A collective of some of the dishes from Scotch and Rye. Image: Sandy McCook/DC Thomson
A collective of some of the dishes from Scotch and Rye. Image: Sandy McCook/DC Thomson

Trips to Inverness mean one thing to me – I get to see one of my best friends Kelly.

We met on Instagram during the pandemic, connecting over food of course, and quite honestly she’s become someone I would regard as a very, very good friend.

What I find even more incredible about our connection is how much we have in common. Our family situations are similar, we like a lot of the same things, and, our obsession with posting pictures of our food online is one that only those in the Instagram world will understand.

Scotch and Rye is located in the centre of Inverness. Image: Sandy McCook/DC Thomson

I’d been in Inverness at a food and drink conference she was speaking at and figured a post event dinner was a must.

We arranged to meet at Scotch and Rye that Thursday night where her partner Adam would join us.

When you dine with foodies, you know majority of the conversation is going to be centred around the food you eat. And it absolutely was when we visited.

Inside the restaurant on Queensgate. Image: Sandy McCook/DC Thomson

Scotch and Rye

Kelly assured me Scotch and Rye was a good choice for a casual bite to eat, so we met at the Queensgate venue around 7pm.

It wasn’t overly busy, but there were a few groups of people scattered throughout. The brand’s name lit up in bold bulb lighting caught my eye, as did the DJ decks that were covered on this occasion.

The Scotch & Rye sign can’t be missed. Image: Sandy McCook/DC Thomson

We were shown to our table and advised of any dishes they didn’t have.

The menu boasts all sorts of American-inspired options including chicken wings, nachos, fried pickles, jalapeno poppers and fried cheese to name a few of the starters. There’s burgers galore on the main offering, as well as hot dogs, steak sandwiches, ribs, mac and cheese and a meatball sub on the ‘comfort food’ section.

The food

Hungry after a busy day, we ordered a starter each to share. Nachos with chilli (£7.50), southern fried chicken goujons (£6) and cauliflower wings (£7) all made the cut.

I’d sought reassurance on the goujons being homemade, to which our server checked with the kitchen and confirmed.

Cauliflower wings with a salad. Image: Sandy McCook/DC Thomson

Adam’s Dog Falls Brewery beer tasted fresh and crisp, while Kelly and I sipped our Diet Cokes while we waited. It was around 10 minutes later that our food arrived and we tore in.

The crunchy tortillas were topped with sour cream, guacamole and nacho cheese and the portion was a substantial size for one person.

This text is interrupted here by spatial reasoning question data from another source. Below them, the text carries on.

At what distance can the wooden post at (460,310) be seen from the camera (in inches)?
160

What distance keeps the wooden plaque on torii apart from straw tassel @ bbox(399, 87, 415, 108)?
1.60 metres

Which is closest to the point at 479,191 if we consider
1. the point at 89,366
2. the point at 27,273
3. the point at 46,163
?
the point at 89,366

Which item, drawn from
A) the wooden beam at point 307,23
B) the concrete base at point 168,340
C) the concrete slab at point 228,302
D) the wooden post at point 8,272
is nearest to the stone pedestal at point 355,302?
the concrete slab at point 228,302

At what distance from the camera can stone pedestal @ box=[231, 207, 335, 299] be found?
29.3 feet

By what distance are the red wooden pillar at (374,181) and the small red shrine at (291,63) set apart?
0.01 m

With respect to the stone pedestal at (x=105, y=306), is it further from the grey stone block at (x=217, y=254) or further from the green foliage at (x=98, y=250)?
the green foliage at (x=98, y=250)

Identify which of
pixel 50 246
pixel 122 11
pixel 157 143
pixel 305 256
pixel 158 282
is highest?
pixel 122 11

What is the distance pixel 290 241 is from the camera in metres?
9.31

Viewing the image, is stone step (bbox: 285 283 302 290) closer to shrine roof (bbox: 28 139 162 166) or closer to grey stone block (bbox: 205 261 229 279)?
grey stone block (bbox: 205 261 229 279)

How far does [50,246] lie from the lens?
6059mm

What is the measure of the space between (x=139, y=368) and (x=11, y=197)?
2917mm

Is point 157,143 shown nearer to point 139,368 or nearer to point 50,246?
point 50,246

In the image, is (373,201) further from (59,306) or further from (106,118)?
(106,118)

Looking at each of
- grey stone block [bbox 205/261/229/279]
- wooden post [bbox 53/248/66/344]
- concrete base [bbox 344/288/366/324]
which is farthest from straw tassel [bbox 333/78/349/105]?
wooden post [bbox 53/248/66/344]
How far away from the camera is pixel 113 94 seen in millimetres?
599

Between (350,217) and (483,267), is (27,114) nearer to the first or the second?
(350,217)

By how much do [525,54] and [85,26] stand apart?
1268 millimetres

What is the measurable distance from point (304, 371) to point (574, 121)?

I have a real appreciation for good chilli, as I make a hell of a good one myself, so I was happy a reasonable amount of spice had been used. I have noticed more and more venues now no longer offer salsa with nachos, but to me, this should a mandatory addition.

There’s a variety of different nachos to pick from. I chose the chilli ones. Image: Sandy McCook/DC Thomson

Kelly commented on the homemade goujons which were succulent yet slightly crunchy thanks to the breadcrumbs on the outside. The seasoning was nice, but we all agreed it lacked in flavour. Barbecue, ranch and buffalo sauces were served on the side, with the barbecue a firm favourite.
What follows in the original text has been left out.